** Kutipan yang Disediakan **

☆ ☆ ☆ ☆

Dalam Pasal 3 disebutkan tiga objek penyerangan yang dimaksud dalam Pasal 2. “Penyerangan sebagaimana dimaksud dalam Pasal 2 dapat dilakukan dengan sasaran: a. Personel, b. Materiil dan, c. Gedung.”

Dalam Pasal 4 ayat (1) Perkapolri itu juga merumuskan tentang tujuh macam personel Polri yang dimaksud dalam Pasal 3 tersebut. Di antaranya, anggota Polri, pegawai negeri sipil (PNS) Polri, pegawai pemerintah dengan perjanjian kerja.

Dalam Pasal 4 huruf d, juga disebutkan keluarga Polri dan tahanan Polri, serta tamu Polri, dan orang lain dalam perlindungan Polri yang termasuk dalam definisi penyerangan terhadap personel Polri yang diatur dalam Pasal 3 huruf a tersebut. Dalam Pasal 4 ayat (2), defenisi tentang materiil yang diatur pada Pasal 2 huruf b, adalah:

a. persenjataan dan amunisi,

b. alat peralatan keamanan/alat material khusus,

c. kendaraan,

d. peralatan/perlengkapan kantor dan,

e. dokumen.

☆ ☆ ☆ ☆

** Baris yang Disediakan **

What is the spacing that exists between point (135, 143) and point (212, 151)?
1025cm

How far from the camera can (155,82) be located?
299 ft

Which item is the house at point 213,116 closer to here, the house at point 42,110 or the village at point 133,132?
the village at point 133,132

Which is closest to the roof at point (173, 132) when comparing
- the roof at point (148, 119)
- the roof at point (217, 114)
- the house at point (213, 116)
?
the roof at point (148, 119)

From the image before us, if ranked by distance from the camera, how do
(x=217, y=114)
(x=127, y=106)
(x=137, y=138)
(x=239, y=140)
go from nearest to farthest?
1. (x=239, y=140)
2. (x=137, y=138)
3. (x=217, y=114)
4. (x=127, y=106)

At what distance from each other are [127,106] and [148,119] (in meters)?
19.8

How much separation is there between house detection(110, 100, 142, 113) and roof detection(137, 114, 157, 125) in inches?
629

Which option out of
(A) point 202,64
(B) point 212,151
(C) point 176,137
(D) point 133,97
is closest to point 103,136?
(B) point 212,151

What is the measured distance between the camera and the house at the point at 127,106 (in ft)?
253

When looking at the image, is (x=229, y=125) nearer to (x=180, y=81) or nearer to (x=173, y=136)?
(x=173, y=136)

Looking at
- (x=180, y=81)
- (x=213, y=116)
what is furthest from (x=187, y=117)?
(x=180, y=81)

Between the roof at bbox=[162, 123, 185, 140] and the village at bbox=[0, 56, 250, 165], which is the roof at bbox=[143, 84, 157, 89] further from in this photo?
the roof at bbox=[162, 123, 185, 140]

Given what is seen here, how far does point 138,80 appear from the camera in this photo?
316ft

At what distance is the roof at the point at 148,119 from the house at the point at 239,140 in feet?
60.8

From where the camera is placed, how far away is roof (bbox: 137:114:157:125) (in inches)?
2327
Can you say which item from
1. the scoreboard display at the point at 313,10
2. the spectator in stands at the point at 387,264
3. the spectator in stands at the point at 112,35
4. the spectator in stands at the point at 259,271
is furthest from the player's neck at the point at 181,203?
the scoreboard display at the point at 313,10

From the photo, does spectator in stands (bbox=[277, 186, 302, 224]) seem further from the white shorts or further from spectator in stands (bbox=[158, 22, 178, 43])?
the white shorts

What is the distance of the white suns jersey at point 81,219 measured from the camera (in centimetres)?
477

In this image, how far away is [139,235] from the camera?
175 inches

☆ ☆ ☆ ☆

** Tugas **
Tulis ulang bagian kutipan tentang Perkapolri, mulai dari bagian yang memuat "Dalam Pasal 4 ayat (1)" dan berhenti setelah "e. dokumen.". Tukar "kendaraan" dengan "kendaraan bermotor".

** Jawaban Tugas **
Dalam Pasal 4 ayat (1) Perkapolri itu juga merumuskan tentang tujuh macam personel Polri yang dimaksud dalam Pasal 3 tersebut. Di antaranya, anggota Polri, pegawai negeri sipil (PNS) Polri, pegawai pemerintah dengan perjanjian kerja.

Dalam Pasal 4 huruf d, juga disebutkan keluarga Polri dan tahanan Polri, serta tamu Polri, dan orang lain dalam perlindungan Polri yang termasuk dalam definisi penyerangan terhadap personel Polri yang diatur dalam Pasal 3 huruf a tersebut. Dalam Pasal 4 ayat (2), defenisi tentang materiil yang diatur pada Pasal 2 huruf b, adalah:

a. persenjataan dan amunisi,

b. alat peralatan keamanan/alat material khusus,

c. kendaraan bermotor,

d. peralatan/perlengkapan kantor dan,

e. dokumen.